▼

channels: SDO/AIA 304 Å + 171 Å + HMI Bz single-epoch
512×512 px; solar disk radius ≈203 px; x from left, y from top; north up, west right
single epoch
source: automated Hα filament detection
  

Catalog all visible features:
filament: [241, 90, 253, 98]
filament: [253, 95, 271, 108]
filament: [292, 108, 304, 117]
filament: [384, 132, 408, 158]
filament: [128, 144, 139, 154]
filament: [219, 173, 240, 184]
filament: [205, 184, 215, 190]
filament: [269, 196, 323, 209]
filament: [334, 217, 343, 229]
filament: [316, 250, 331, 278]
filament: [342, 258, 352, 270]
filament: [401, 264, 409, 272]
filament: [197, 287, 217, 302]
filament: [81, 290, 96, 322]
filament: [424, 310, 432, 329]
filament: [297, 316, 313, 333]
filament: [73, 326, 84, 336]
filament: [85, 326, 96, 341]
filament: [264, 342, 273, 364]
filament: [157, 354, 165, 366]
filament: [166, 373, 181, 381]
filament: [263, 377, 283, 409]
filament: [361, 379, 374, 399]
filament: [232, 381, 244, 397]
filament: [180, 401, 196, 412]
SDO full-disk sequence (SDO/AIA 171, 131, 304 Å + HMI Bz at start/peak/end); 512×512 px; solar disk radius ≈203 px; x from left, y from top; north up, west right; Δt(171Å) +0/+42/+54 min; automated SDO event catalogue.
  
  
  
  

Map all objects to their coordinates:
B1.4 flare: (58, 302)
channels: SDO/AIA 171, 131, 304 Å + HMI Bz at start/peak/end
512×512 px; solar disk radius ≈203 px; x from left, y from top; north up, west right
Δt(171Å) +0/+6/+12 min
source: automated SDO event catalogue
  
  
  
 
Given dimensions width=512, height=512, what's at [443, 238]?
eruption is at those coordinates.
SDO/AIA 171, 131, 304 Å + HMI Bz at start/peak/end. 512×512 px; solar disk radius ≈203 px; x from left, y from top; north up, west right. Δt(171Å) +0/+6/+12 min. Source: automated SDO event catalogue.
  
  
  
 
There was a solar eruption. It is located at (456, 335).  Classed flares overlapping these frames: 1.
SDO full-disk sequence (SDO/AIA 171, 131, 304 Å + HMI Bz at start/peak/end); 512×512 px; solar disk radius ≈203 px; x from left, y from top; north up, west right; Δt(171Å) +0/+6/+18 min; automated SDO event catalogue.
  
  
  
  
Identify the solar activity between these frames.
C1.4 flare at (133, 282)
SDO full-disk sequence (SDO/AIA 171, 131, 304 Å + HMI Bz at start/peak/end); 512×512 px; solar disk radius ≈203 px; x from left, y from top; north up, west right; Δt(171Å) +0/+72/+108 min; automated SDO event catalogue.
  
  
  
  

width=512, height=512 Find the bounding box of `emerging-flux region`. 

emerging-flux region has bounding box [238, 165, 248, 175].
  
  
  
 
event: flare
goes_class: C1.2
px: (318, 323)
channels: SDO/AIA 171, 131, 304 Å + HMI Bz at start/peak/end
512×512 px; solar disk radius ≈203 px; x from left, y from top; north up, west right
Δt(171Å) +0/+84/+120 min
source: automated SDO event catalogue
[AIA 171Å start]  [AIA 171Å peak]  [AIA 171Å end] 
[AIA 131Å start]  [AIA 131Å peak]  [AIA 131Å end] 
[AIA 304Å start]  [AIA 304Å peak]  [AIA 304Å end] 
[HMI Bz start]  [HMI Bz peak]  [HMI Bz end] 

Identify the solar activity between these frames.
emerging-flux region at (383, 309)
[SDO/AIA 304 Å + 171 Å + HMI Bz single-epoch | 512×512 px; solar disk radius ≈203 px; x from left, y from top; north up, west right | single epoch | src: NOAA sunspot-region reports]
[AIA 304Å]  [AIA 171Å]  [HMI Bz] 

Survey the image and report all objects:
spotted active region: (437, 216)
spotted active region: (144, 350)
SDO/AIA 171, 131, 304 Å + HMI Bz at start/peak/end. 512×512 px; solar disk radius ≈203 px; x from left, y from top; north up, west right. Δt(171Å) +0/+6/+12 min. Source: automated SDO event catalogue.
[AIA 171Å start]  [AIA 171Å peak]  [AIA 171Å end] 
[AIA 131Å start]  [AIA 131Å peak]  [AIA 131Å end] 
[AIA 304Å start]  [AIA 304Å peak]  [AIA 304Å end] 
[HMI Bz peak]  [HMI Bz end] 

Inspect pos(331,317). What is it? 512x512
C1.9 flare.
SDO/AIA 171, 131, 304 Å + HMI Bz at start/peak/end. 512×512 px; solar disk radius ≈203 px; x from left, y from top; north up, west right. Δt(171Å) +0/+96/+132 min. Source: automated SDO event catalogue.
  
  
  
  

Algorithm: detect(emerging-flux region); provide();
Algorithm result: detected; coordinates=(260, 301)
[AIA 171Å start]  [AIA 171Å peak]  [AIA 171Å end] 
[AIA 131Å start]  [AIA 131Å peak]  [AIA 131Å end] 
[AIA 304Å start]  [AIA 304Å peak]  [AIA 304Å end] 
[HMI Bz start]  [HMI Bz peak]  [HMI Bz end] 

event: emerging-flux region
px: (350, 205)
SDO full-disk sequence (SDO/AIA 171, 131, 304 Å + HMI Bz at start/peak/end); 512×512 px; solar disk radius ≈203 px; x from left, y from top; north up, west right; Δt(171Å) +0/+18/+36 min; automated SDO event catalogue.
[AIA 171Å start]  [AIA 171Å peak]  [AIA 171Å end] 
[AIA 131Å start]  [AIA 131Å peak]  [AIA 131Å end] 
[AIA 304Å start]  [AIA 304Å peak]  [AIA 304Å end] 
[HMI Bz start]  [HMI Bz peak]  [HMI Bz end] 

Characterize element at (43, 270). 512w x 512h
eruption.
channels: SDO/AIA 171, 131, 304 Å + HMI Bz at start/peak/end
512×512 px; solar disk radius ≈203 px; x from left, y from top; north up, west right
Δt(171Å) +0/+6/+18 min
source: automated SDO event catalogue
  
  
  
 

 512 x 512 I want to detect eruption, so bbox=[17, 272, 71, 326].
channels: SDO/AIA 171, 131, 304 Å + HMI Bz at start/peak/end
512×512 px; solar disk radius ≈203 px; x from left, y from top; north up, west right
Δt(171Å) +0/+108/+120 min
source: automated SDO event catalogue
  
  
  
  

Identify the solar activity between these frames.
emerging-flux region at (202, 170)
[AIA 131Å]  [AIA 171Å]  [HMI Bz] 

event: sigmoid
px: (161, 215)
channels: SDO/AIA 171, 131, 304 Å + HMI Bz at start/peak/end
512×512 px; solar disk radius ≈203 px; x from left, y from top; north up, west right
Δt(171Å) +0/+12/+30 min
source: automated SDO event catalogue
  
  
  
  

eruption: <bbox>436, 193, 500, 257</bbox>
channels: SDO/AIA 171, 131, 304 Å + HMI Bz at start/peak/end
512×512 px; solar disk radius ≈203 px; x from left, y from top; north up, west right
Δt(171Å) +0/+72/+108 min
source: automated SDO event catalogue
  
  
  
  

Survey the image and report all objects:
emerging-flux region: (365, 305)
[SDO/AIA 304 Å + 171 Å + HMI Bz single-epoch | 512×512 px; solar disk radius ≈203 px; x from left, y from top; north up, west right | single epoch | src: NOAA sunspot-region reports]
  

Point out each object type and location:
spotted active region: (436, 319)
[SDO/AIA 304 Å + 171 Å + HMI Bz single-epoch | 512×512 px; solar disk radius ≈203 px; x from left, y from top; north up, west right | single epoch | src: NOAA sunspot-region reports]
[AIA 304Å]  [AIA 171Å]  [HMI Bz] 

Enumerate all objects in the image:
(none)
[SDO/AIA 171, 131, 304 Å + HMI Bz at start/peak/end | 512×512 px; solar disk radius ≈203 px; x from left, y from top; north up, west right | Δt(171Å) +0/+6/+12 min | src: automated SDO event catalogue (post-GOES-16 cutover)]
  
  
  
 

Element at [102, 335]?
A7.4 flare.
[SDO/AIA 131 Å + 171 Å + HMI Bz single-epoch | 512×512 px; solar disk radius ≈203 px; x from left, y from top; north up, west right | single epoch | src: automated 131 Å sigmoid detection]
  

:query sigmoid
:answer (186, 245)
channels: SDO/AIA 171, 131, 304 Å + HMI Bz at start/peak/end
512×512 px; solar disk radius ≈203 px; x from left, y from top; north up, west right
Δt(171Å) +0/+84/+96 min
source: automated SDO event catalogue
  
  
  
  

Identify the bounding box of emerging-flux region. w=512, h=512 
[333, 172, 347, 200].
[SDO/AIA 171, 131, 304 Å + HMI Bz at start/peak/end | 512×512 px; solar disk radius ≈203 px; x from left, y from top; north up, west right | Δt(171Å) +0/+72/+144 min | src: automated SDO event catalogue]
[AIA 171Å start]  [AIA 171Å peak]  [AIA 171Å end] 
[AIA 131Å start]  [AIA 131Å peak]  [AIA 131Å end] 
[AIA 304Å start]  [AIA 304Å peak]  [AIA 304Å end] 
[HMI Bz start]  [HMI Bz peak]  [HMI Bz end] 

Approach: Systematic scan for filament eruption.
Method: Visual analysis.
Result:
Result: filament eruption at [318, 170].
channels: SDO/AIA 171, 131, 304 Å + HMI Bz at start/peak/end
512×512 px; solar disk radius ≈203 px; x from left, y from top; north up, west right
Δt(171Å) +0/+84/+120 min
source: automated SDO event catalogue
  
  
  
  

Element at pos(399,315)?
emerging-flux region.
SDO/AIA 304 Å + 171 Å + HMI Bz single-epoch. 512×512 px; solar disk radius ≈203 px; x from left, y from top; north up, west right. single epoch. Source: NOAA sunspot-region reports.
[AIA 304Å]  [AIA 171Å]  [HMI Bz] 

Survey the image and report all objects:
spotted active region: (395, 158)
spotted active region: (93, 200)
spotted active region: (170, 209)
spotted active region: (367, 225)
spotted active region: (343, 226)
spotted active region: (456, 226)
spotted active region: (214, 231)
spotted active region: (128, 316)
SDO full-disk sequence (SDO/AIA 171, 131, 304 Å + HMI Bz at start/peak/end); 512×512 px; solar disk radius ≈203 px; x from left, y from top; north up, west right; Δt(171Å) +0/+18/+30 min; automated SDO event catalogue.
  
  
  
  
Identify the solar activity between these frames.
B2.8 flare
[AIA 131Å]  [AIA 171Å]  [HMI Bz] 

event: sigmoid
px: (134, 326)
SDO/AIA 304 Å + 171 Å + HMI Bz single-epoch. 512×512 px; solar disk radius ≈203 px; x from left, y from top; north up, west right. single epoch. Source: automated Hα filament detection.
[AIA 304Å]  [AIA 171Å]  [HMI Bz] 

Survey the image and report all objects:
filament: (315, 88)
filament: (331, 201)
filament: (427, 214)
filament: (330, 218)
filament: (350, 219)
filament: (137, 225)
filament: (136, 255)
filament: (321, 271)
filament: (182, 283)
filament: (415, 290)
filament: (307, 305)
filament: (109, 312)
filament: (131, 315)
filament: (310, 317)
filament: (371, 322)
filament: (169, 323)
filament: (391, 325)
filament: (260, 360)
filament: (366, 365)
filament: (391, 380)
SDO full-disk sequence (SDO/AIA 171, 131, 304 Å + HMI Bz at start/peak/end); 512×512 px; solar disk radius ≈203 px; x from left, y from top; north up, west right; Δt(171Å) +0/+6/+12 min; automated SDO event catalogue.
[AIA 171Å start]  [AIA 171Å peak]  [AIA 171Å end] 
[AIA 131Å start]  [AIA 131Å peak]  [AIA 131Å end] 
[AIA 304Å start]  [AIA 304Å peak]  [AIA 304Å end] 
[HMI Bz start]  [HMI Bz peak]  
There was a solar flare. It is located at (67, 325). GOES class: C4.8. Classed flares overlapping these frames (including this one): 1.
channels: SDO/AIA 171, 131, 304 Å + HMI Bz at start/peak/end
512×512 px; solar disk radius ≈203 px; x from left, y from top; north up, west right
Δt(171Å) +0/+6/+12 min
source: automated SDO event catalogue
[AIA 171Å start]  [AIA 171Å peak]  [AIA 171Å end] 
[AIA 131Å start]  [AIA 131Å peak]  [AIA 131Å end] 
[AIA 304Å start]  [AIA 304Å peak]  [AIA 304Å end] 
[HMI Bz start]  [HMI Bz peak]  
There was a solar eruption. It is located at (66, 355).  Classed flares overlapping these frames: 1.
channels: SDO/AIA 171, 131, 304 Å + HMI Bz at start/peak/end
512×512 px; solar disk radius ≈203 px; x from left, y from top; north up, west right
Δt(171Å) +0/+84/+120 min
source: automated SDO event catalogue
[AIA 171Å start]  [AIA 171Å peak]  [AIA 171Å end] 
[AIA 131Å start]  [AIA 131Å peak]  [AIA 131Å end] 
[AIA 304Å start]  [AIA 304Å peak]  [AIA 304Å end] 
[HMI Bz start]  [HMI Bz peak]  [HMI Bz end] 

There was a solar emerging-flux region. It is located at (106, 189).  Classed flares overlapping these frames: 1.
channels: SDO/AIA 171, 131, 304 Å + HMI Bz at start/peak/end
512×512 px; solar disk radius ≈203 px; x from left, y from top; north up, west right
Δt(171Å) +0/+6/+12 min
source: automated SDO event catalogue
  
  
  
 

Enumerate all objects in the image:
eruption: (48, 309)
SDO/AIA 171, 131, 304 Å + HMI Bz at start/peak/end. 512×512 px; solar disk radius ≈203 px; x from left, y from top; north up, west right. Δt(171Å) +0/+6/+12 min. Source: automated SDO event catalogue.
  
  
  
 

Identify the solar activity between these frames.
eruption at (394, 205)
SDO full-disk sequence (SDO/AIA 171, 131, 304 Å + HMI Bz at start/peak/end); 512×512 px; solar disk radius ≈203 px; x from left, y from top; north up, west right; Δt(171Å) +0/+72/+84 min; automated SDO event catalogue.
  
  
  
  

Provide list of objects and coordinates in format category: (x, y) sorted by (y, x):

▲

# EXERCISE DIRECTIONS
Out of the records above, pick each line that contains the string "bbox".

# TASK SOLUTION
 512 x 512 I want to detect eruption, so bbox=[17, 272, 71, 326].
eruption: <bbox>436, 193, 500, 257</bbox>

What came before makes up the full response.